[[ RECORDS FOR THIS TASK open ]]
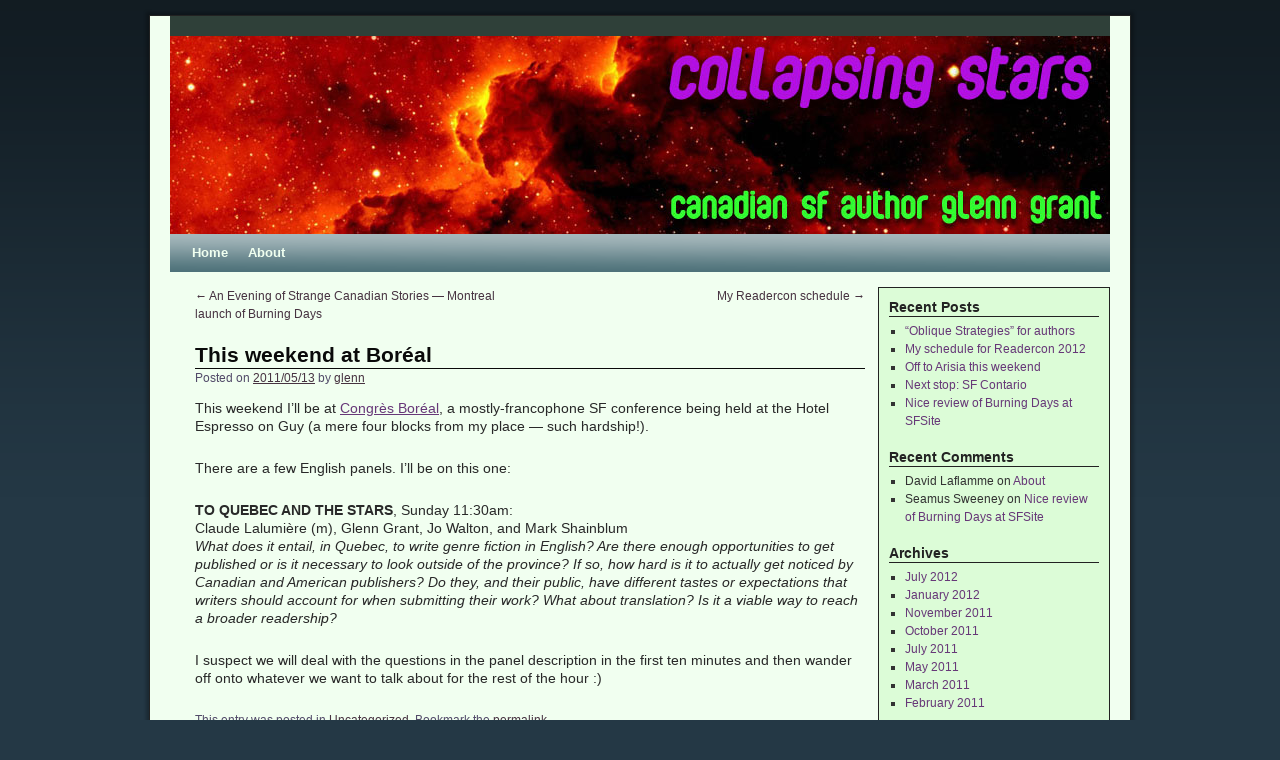

--- FILE ---
content_type: text/css
request_url: http://www.glenngrant.ca/wp-content/uploads/weaver-subthemes/style-weaver.css
body_size: 7044
content:
/* WARNING: Do not edit this file. It is dynamically generated. Any edits you make will be overwritten. */
/* This file generated using 2010 Weaver V1.5.4 subtheme: My Saved Theme */
/* General Options */
#main {padding: 15px 0 0 0;}
#access, #access li ul ul > a {font-weight:bold;}
#access2, #access2 li ul ul > a {font-weight:bold;}
body, input, textarea, .page-title span, .pingback a.url {font-family: "Helvetica Neue", Arial, Helvetica, sans-serif;}
body {background-image: url(http://www.glenngrant.ca/wp-content/themes/2010-weaver/images/gr.png); background-attachment: scroll; background-repeat: repeat-x;}
#access, #access2 { background-image: url(http://www.glenngrant.ca/wp-content/themes/2010-weaver/images/weaver/fade.png);}
#access ul ul a, #access li:hover > a, #access ul ul :hover > a  { background-image: url(http://www.glenngrant.ca/wp-content/themes/2010-weaver/images/weaver/fadeup.png);}
#access2 ul ul a, #access2 li:hover > a, #access2 ul ul :hover > a  { background-image: url(http://www.glenngrant.ca/wp-content/themes/2010-weaver/images/weaver/fadeup.png);}
#content {font-size: 120%; line-height: 125%; }
#comments {font-size: 90%; line-height: 90%; }
#wrapper {border: 1px solid #222222; padding-right: 20px; margin-top: 15px; margin-bottom: 15px;}
#header {margin-top: 0px;}
#primary, #secondary, #altleft, #altright, #ttw-top-widget, #ttw-bot-widget, #altleft, #altright {border: 1px solid #222222;}
/* Sidebar arrangement */
/* Color and custom CSS */
body {background-color: #243845;}
#container {background-color: transparent;}
#content {background-color: transparent;}
#content, #content input, #content textarea {color: #292929;}
#site-description {color: #FEFFED;}
#footer {background-color: #E1F7CF;}
#colophon { border-top: 4px solid #3D5E5E ;  }
#first,#second, #third, #fourth {background-color: transparent;padding-left: 10px; padding-top: 10px; margin-bottom: 5px;}
#header {background-color: #2F4039;}
.entry-title {border-bottom: 1px solid #0A0A0A;}
hr {background-color: #7988AB;}
.page-title a:link {color: #473341;}
.entry-meta a:link {color: #473341;}
.entry-utility a:link {color: #473341;}
.navigation a:link {color: #473341;}
.comment-meta a:link {color: #473341;}
.reply a:link, a.comment-edit-link:link {color: #473341;}
.page-title a:active, .page-title a:hover {color: #C91640;}
.entry-meta a:hover, .entry-meta a:active {color: #C91640;}
.entry-utility a:hover, .entry-utility a:active {color: #C91640;}
.navigation a:active, .navigation a:hover {color: #C91640;}
.comment-meta a:active, .comment-meta a:hover {color: #C91640;}
.reply a:active, a.comment-edit-link:active, .reply a:hover, a.comment-edit-link:hover {color: #C91640;}
.page-title a:visited {color: #70515D;}
.entry-meta a:visited {color: #70515D;}
.entry-utility a:visited {color: #70515D;}
.navigation a:visited {color: #70515D;}
.comment-meta a:visited {color: #70515D;}
.reply a:visited, a.comment-edit-link:visited {color: #70515D;}
#comments .pingback p {color: #524B69;}
#respond label, #respond dt, #respond dd {color: #524B69;}
.entry-meta, .entry-content label, .entry-utility {color: #524B69;}
#content .wp-caption, #content .gallery .gallery-caption {color: #524B69;}
.navigation {color: #524B69;}
.entry-meta {background-color: transparent;}
.entry-utility {background-color: transparent;}
input[type="text"], textarea, input[type="submit"], ins {background-color: #F0F0F0;}
a:link {color: #673878;}
a:active, a:hover {color: #C91640;}
a:visited {color: #7D3C69;}
#main {background-color: transparent;}
#content .size-full, #content .size-large, #content .size-medium, #content .size-thumbnail,#content .size-thumbnail {background-color: transparent;}
#content .wp-caption p.wp-caption-text,
#content .wp-caption .size-full, #content .wp-caption .size-large, #content .wp-caption .size-medium,
#content .wp-caption .size-thumbnail, #content .wp-caption .size-thumbnail {background-color: #F1F1F1;}
#access, #access2 {background-color: #4C7078;}
#access ul li.current_page_item > a, #access ul li.current-menu-ancestor > a,
#access ul li.current-menu-item > a, #access ul li.current-menu-parent > a {color: #353647;}
#access2 ul li.current_page_item > a, #access2 ul li.current-menu-ancestor > a,
#access2 ul li.current-menu-item > a, #access ul li.current-menu-parent > a {color: #353647;}
#access li:hover > a, #access ul ul :hover > a {color: #DDF0DD;}
#access2 li:hover > a, #access2 ul ul :hover > a {color: #DDF0DD;}
#access ul ul a, #access li:hover > a, #access ul ul :hover > a  {background-color: #4C7078;}
#access2 ul ul a, #access2 li:hover > a, #access2 ul ul :hover > a  {background-color: #4C7078;}
#access a {color: #F0FFF0;}
#access2 a {color: #F0FFF0;}
#wrapper {background-color: #F1FFF0;}
.entry-title a:link {color: #0A0A0A;}
.widget_rss a.rsswidget:link {color: #0A0A0A;}
.entry-title a:active, .entry-title a:hover {color: #C91640;}
.widget_rss a.rsswidget:active, .widget_rss a.rsswidget:hover {color: #C91640;}
.entry-title a:visited {color: #0A0A0A;}
.widget_rss a.rsswidget:visited {color: #0A0A0A;}
.post {background-color: transparent;}
#primary {background-color: #DCFCD7;padding-left: 10px; padding-top: 10px; margin-bottom: 5px;}
#secondary {background-color: #DCFCD7;padding-left: 10px; padding-top: 10px; margin-bottom: 5px;}
#altright, #altleft {background-color: #DCFCD7;padding-left: 10px; padding-top: 10px; margin-bottom: 5px;}
.home .sticky, #entry-author-info {background-color: #E7F7B9;}
#content h1, #content h2, #content h3, #content h4, #content h5, #content h6 {color: #0A0A0A;}
h1, h2, h3, h4, h5, h6 {color: #0A0A0A;}
.page-title {color: #0A0A0A;}
.page-link {color: #0A0A0A;}
#entry-author-info h2 {color: #0A0A0A;}
h3#comments-title, h3#reply-title {color: #0A0A0A;}
.comment-author cite {color: #0A0A0A;}
.entry-content fieldset legend {color: #0A0A0A;}
#content .entry-title {color: #0A0A0A;}
#site-title a { color: #FFF2CF; }
#ttw-top-widget, #ttw-bot-widget {background-color: #DCFCD7;padding-left: 10px; padding-top: 10px; margin-bottom: 10px;}
#content table {border: 1px solid #e7e7e7;margin: 0 -1px 24px 0;text-align: left;width: 100%;}
#content tr th,#content thead th {color: #888;font-size: 12px;font-weight: bold;line-height: 18px;padding: 9px 24px;}
#content tr td {border-style:none; border-top: 1px solid #e7e7e7; padding: 6px 24px;}
#content tr.odd td {background: #f2f7fc;}
.widget-area {color: #333333;}
.widget-title {border-bottom: 1px solid #222222; margin-bottom:5px;}
.widget-container {background-color: transparent;}
#primary a:link, #secondary a:link, #altleft a:link, #altright a:link, #footer-widget-area a:link {color: #673878;}
#primary a:hover, #secondary a:hover, #altleft a:hover, #altright a:hover, #footer-widget-area a:hover {color: #C91640;}
#primary a:visited, #secondary a:visited, #altleft a:visited, #altright a:visited, #footer-widget-area a:visited {color: #7D3C69;}
#wrapper {box-shadow: 0 0 3px 3px rgba(0,0,0,0.25); -webkit-box-shadow: 0 0 3px 3px rgba(0,0,0,0.25); -moz-box-shadow: 0 0 3px 3px rgba(0,0,0,0.25);}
[[ RECORDS FOR THIS TASK closed ]]
» **ASSIGNED TASK**:
Lines wanted from the listing above: the line with "be overwritten. */" up to and including the line with "body, input, textarea, .page-title". Please write them out exactly, adding nothing else.

» **SOLUTION**:
/* WARNING: Do not edit this file. It is dynamically generated. Any edits you make will be overwritten. */
/* This file generated using 2010 Weaver V1.5.4 subtheme: My Saved Theme */
/* General Options */
#main {padding: 15px 0 0 0;}
#access, #access li ul ul > a {font-weight:bold;}
#access2, #access2 li ul ul > a {font-weight:bold;}
body, input, textarea, .page-title span, .pingback a.url {font-family: "Helvetica Neue", Arial, Helvetica, sans-serif;}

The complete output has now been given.